TAREA A:
Responde a estas preguntas con datos del texto sobre Concepción Arenal:
(i) ¿En qué año acudía a las clases de Derecho vestida de hombre?
(ii) ¿En qué año pasó a ser inspectora de los correccionales femeninos?
(iii) ¿En qué ciudad y en qué año murió?
TAREA B:
Transcribe fielmente el fragmento del texto sobre Concepción Arenal que empieza por "Por suerte el" y sigue hasta "años más tarde.".

TEXTO PROPORCIONADO:
------------------------------------

Se ha convertido en una escena icónica: una mujer vestida de hombre en la Universidad Central, luego Complutense, un marimacho. Corre 1843: un jovencito gallego, con el pelo corto a la moda, resultaba ser una mujer. Veintidós años, una capa de hombre, pantalones y valor para acudir a las clases de Derecho. Era Concepción Arenal, la pensadora más destacada del siglo XIX, escritora, reformadora del sistema de prisiones. Se estaba convirtiendo en lo que sería.
Por suerte el rector no la expulsó de su Universidad. Ordenó que acudiera sin provocar escándalo, y prohibió que continuaran las burlas. Concepción regresaba cada noche a una casa vacía. A los ocho años perdió a su padre, un liberal que falleció en prisión. La madre murió el año anterior a la decisión de cortarse el pelo y estudiar. Al menos, encontró un amigo: Fernando García Carrasco, otro liberal, abogado y periodista, con quien se casó seis años más tarde.
Aún le quedaban tantas cosas por vivir: la insalubridad de los hospicios y los manicomios, que la llevarían a escribir páginas encendidas y bellas a favor de la dignidad humana: las guerras carlistas, en las que organizarían hospitales de campaña para aliviar el dolor y la suciedad. El alcoholismo generalizado de la clase obrera, que ella veía como el mayor enemigo de los pobres. Le faltaba por vivir en La Coruña, como responsable de las cárceles de mujeres, y un poco más adelante, en 1868, convertirse en inspectora de los correccionales femeninos.
Concepción Arenal sabía en qué situación quedaban las niñas violadas, la indefensión de las viudas. Aborrecía la sobreprotección de las mujeres, que sin educación no saldrían nunca de su posición marginada. Y en sus libros de lectura clara y sencilla, les hablaba de los caminos que abría el estudio, de la obstinación necesaria para que se dieran cambios.
Siempre tuvo delicados los bronquios, que acabarían fallándole a los setenta y tres años. Murió en Vigo en 1893. La gente corriente la adoraba, aunque quizás ella, no lo supiera. La entendían, como ella los entendía. Y nada más importaba.

------------------------------------

MATERIAL PROPORCIONADO:
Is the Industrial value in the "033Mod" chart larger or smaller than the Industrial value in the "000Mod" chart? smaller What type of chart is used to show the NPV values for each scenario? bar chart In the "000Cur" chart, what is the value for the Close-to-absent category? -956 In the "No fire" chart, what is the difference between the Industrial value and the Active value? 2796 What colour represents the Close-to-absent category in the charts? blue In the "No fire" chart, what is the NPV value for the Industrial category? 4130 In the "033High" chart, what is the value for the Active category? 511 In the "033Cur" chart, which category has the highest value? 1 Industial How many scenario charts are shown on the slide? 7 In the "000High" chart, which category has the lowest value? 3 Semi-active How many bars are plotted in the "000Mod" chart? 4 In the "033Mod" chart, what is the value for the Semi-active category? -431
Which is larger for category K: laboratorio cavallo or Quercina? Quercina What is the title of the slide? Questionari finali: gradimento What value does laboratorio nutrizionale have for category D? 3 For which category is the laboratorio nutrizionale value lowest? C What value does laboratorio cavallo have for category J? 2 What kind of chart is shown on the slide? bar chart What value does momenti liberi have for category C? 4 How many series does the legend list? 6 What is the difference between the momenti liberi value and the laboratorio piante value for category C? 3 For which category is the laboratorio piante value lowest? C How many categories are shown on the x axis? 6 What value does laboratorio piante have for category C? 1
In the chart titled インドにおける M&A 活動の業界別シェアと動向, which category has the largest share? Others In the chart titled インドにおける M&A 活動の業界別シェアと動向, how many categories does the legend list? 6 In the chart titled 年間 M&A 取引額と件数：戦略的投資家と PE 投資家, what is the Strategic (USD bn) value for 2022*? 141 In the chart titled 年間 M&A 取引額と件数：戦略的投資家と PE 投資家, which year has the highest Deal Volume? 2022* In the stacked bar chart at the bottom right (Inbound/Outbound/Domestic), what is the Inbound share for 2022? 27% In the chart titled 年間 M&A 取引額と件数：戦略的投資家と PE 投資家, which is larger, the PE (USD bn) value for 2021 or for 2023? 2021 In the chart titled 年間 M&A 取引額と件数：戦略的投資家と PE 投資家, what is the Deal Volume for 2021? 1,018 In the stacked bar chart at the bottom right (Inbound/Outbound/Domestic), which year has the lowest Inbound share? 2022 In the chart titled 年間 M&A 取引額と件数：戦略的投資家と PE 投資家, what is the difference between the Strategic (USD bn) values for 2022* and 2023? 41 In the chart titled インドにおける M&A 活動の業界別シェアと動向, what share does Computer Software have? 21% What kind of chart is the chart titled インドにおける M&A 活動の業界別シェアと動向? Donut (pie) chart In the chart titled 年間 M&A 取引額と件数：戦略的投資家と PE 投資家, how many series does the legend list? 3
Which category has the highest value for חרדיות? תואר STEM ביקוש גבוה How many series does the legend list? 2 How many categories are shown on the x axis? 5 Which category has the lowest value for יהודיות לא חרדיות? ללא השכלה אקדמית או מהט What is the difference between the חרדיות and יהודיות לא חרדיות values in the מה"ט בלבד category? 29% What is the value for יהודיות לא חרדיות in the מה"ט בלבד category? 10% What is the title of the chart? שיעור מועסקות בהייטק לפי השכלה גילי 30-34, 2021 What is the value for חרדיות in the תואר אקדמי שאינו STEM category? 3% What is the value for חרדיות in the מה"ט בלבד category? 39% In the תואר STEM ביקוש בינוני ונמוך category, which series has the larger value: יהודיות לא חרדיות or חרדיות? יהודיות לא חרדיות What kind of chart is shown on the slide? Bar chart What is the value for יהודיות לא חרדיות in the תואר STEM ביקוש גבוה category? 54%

------------------------------------

RESULTADO DEL EJERCICIO A:
(i) En 1843.
(ii) En 1868.
(iii) En Vigo, en 1893.

RESULTADO DEL EJERCICIO B:
Por suerte el rector no la expulsó de su Universidad. Ordenó que acudiera sin provocar escándalo, y prohibió que continuaran las burlas. Concepción regresaba cada noche a una casa vacía. A los ocho años perdió a su padre, un liberal que falleció en prisión. La madre murió el año anterior a la decisión de cortarse el pelo y estudiar. Al menos, encontró un amigo: Fernando García Carrasco, otro liberal, abogado y periodista, con quien se casó seis años más tarde.